Они сидели уже часа четыре и Глеб сбился со счёта выпитых бутылок – Леопольд с официанткой пили на равных, да и Фима, время от времени подсаживавшийся к столу, не отставал.
За окном стало сереть. Глеб тосковал, глядя на Лёвку и пьяненько хихикающую Дездемону, которую Мерцальский откровенно щупал и грозил удавить, как только она окажется в постели. До него никому не было дела и притупившаяся было обида расцвела с новой силой.
- Значит, говоришь, бычок московский? - выплеснул Глеб накопившуюся горечь, - Ну и гады же вы все.
Мерцальский бросил на него короткий взгляд, сделал озабоченное лицо и забормотал:
- Всё, всё, спать – вечером спектакль. Человек, счёт! – прокричал он и шатаясь, пошёл к двери. Звякнул колокольчик и Леопольд Мерцальский исчез из Глебовой жизни, так же внезапно, как и появился. К столу подошёл Фима и гордо положил перед ним всё то же меню.
- Я больше ничего не хочу, сыт по горло, - мрачно буркнул Глеб, отодвигая засаленную папку.
Фима молча открыл её и снова пододвинул к Глебу:
- Расплатитесь, пожалуйста.
Внутри лежала четвертушка тетрадного листа, испещрённая какими-то цифрами и гордым ИТОГО, приведшим Глеба в изумление.

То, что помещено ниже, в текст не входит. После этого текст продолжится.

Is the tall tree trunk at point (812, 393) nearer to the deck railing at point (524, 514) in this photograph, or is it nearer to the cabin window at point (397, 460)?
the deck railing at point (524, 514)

Он не стал спорить, отсчитал и положил деньги и молча пошёл к двери. Колокольчик снова звякнул, дверь захлопнулась и Глеб услышал, как изнутри лязгнул засов.

- По ком звонишь, колокольчик? – мрачно пошутил Глеб и осмотрелся.
Потеплело градусов на десять, из низких туч сыпал лёгкий снежок и узкий проулок между двумя заборами показался ему белым тоннелем с серым потолком, ведущим в никуда. Поезд на Москву отходил почти в полночь, но никто не предложил ему места, где можно было бы скоротать оставшиеся восемь или девять часов. Да нет, что там «не предложил»? Никому даже в голову не пришло подумать об этом! Обида с новой силой захлестнула Глеба. Он плюнул на порог этой прокисшей «таверны» и пошёл вправо - где-то в той стороне должен был находиться вокзал.
 Сквозь усилившийся снег уже проглядывался конец проулка, когда рядом с Глебом раздвинулись доски забора и из дыры вывалились две фигуры.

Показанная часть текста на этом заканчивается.